_Directive A_: Reproduce the passage of the court opinion on NRHA's claims that begins at the words "Va. Code Ann. § 1-239" and ends after the words "has its jurisdiction.".
_Directive B_: Name every court case cited by name in the court opinion on NRHA's claims.
_Directive C_: Pick up the court opinion on NRHA's claims right after its final sentence and keep writing.

_Text segment_:
==============================

Va. Code Ann. § 1-239 (2010). See also Garraghty v. Virginia Dep’t of Corrections, 52 F.3d 1274, 1281 (4th Cir. 1995) (“This statute or a *247predecessor has been the law of Virginia for more than 100 years and has long been held to apply to civil as well as criminal cases.” (citing White’s Adm'x v. Freeman, 79 Va. 597 (1884))) (referring to Virginia Code § 1-16, the predecessor of § 1-239).
Similarly, Virginia Code § 1-9 provides that no pending matter may be terminated based on the enactment of a new Code provision:
Nothing in this Code shall operate to discontinue any cause or matter, civil or criminal, which shall be pending and undetermined in any court on the day before this Code or any provision of this Code, takes effect; every such cause and matter shall be proceeded in, tried, and determined in such court, or in the court which succeeds to or has its jurisdiction.
Va. Code Ann. § 1-9 (2010).
In the cases at bar, NRHA instituted its claims under the former law and before the new law took effect. Under the former law, NRHA is authorized to take property within a redevelopment area that was previously and properly determined to be blighted, whether the particular parcel is actually blighted or not. As NRHA instituted its claims while the former law still applied, it remains the law in these cases that NRHA may take particular non-blighted properties within the blighted redevelopment area. To hold otherwise would “discontinue” a pending matter in violation of § 1-9. See id.
NRHA correctly contends that case law precedent also requires such a holding. (See Pet’s Reply Mem. in Supp. of Mots, to Strike Resp’ts’ Objections and Affirmative Defenses and in Resp. to Resp’ts’ Mot. to Invalidate 5.) In Ferguson v. Ferguson, the Supreme Court of Virginia held that “claims arising, [or] proceedings instituted . . . before the passage of an amended statute, will not be affected by it, but will be governed by the original statute, unless a contrary intention is expressed in the later statute.” 169 Va. 77, 87-88, 192 S.E. 774, 777 (1937) (citations omitted). Likewise, in Duffy v. Hartsock, the Supreme Court of Virginia held that the purpose of delayed effective dates “is to allow litigants a fair opportunity to acquaint themselves with the provisions of the statute ... in order to institute and prosecute the appropriate proceeding for the preservation of their rights in accordance therewith....” 187 Va. 406, 419, 46 S.E.2d 570, 576 (1948).

==============================

_Information provided_:
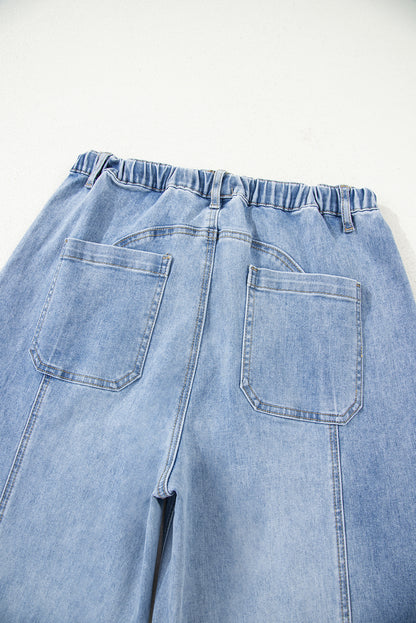 Beau Drawstring Wide Leg Denim Pants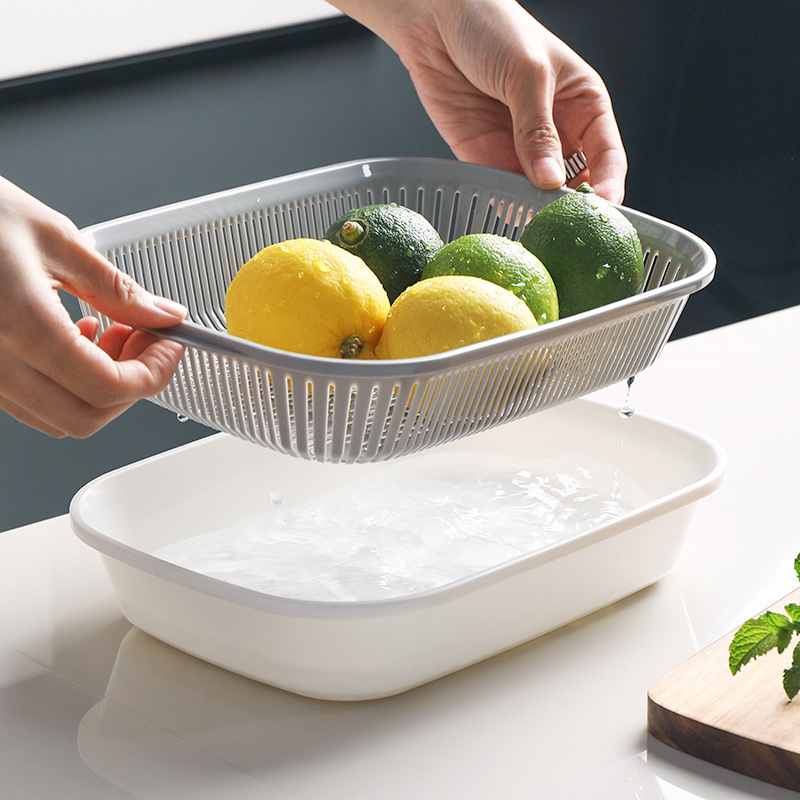 簡約雙層瀝水籃 蔬果塑膠洗菜籃 居家必備...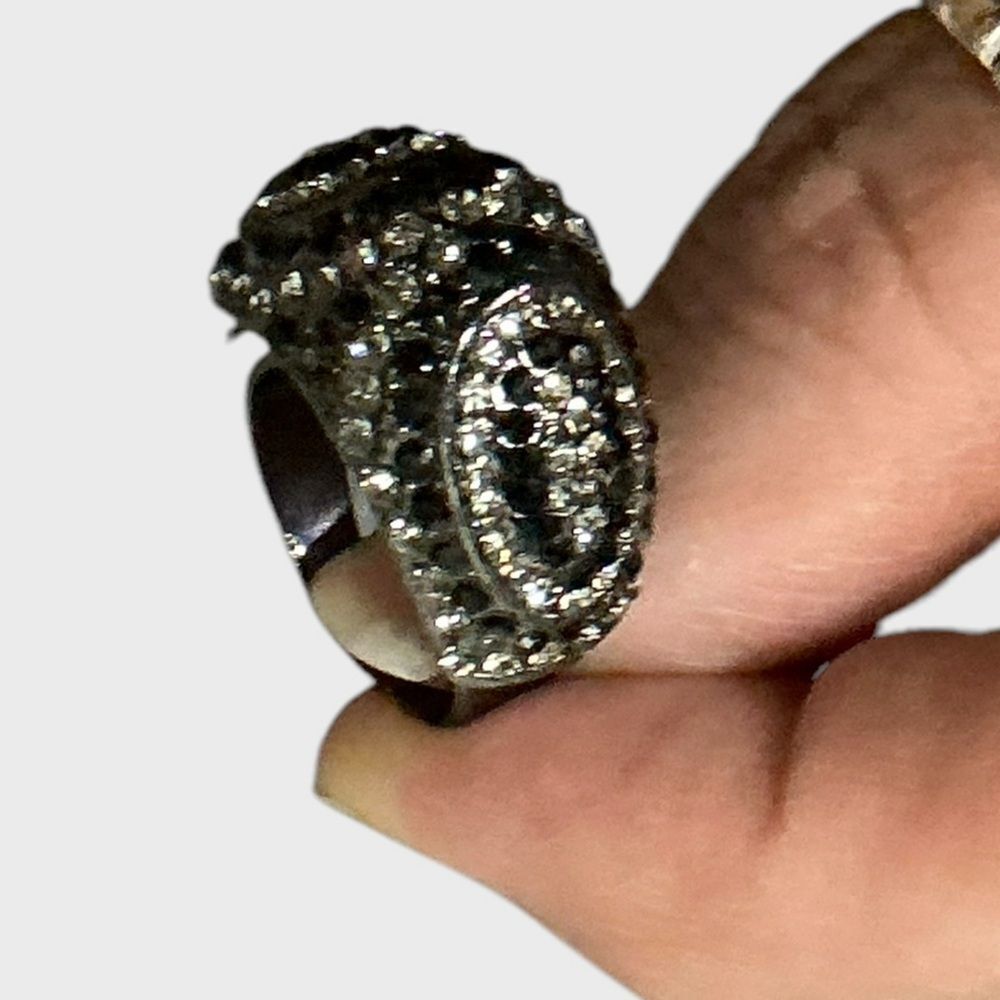 Vintage Adjustable Silver Black Ring Rhinestone R… - image 2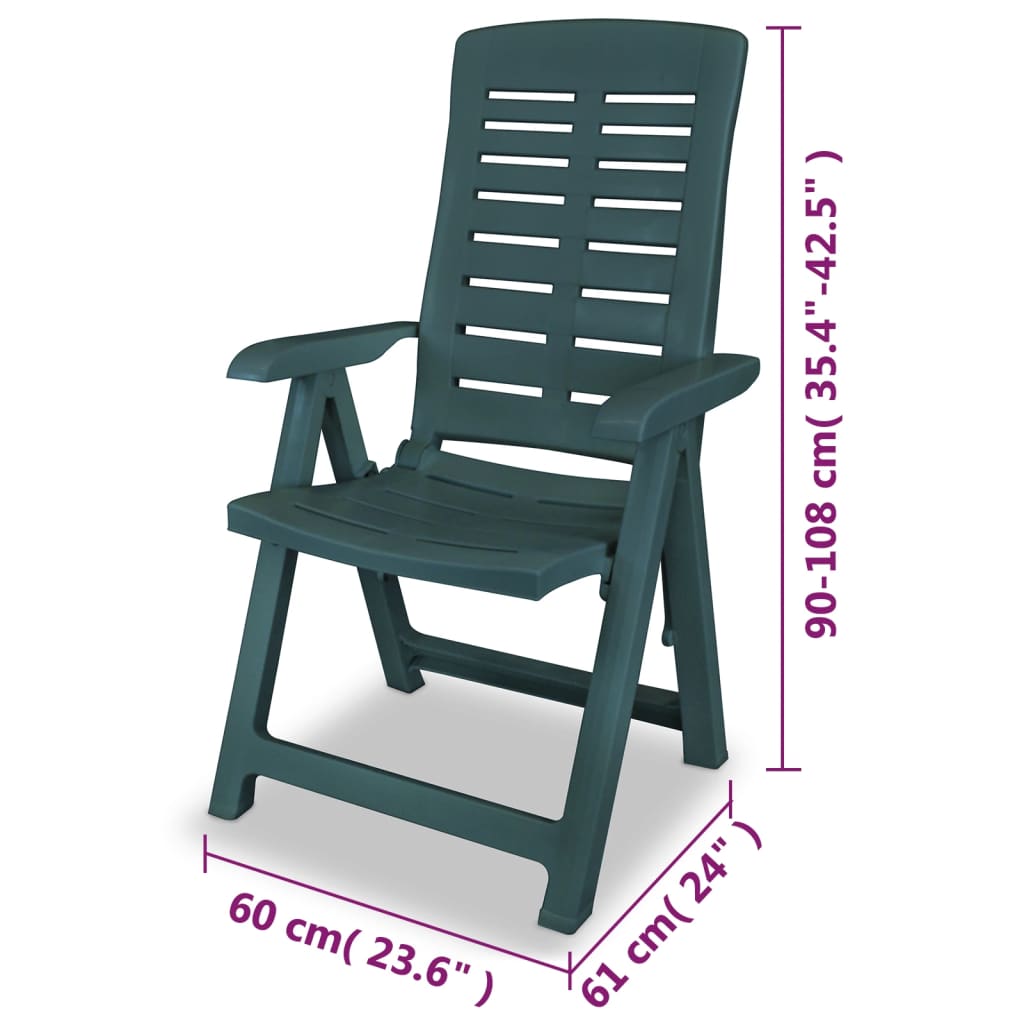 Set of 4 Green Plastic Reclining Garden Chairs - Comfortable & Stylish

==============================

_Final answer A_:
Va. Code Ann. § 1-239 (2010). See also Garraghty v. Virginia Dep’t of Corrections, 52 F.3d 1274, 1281 (4th Cir. 1995) (“This statute or a *247predecessor has been the law of Virginia for more than 100 years and has long been held to apply to civil as well as criminal cases.” (citing White’s Adm'x v. Freeman, 79 Va. 597 (1884))) (referring to Virginia Code § 1-16, the predecessor of § 1-239).
Similarly, Virginia Code § 1-9 provides that no pending matter may be terminated based on the enactment of a new Code provision:
Nothing in this Code shall operate to discontinue any cause or matter, civil or criminal, which shall be pending and undetermined in any court on the day before this Code or any provision of this Code, takes effect; every such cause and matter shall be proceeded in, tried, and determined in such court, or in the court which succeeds to or has its jurisdiction.

_Final answer B_:
- Garraghty v. Virginia Dep’t of Corrections
- White’s Adm'x v. Freeman
- Ferguson v. Ferguson
- Duffy v. Hartsock

_Final answer C_:
To construe Clause Three under Respondents’ interpretation would not only violate statutory law and case law precedent, but would lead to illogical results. For example, if a condemnation proceeding concerning non-blighted property within a properly established redevelopment area had been adjudicated in favor of a respondent landowner on June 30, 2010, NRHA would have no recourse to appeal even if reversible error *248had been committed by the trial court, as the July 1, 2010, effective date of the new statute would effectively preclude even a timely appeal. Such a reading of Clause Three would lead to “inconsistent, unpredictable, and potentially unfair results,” results in direct conflict with the purpose of delayed effective dates. See Duffy, 187 Va. at 419, 46 S.E.2d at 576. (Pet.’s Reply Mem. in Supp. of its Mots, to Strike Resp’ts’ Objections and Affirmative Defenses and in Resp. to Resp’ts’ Mot. to Invalidate 5.) This Court holds that Clause Three encompasses acquisition proceedings, as here, where the proceedings were filed before July 1, 2010, and are still pending. Thus, applying the former law, NRHA may continue to maintain acquisition proceedings concerning the individual non-blighted properties at issue within the properly established Redevelopment Project Area.
C. Bona Fide Offer to Norva Properties, L. C.
Virginia Code § 25.1-204 requires a condemnor to make a bona fide offer to purchase the property sought to be condemned from the property owner before it institutes condemnation proceedings. See Va. Code Ann. § 25.1-204(A) (2010). The offer must include the delivery or attempted delivery of a written statement explaining to the property owner the factual basis for the condemnor’s offer, id. § 25.1-204(B), and shall include a copy of the appraisal of the property, if the appraisal was obtained under the provisions of § 25.1-417. Id. § 25.1-204(C).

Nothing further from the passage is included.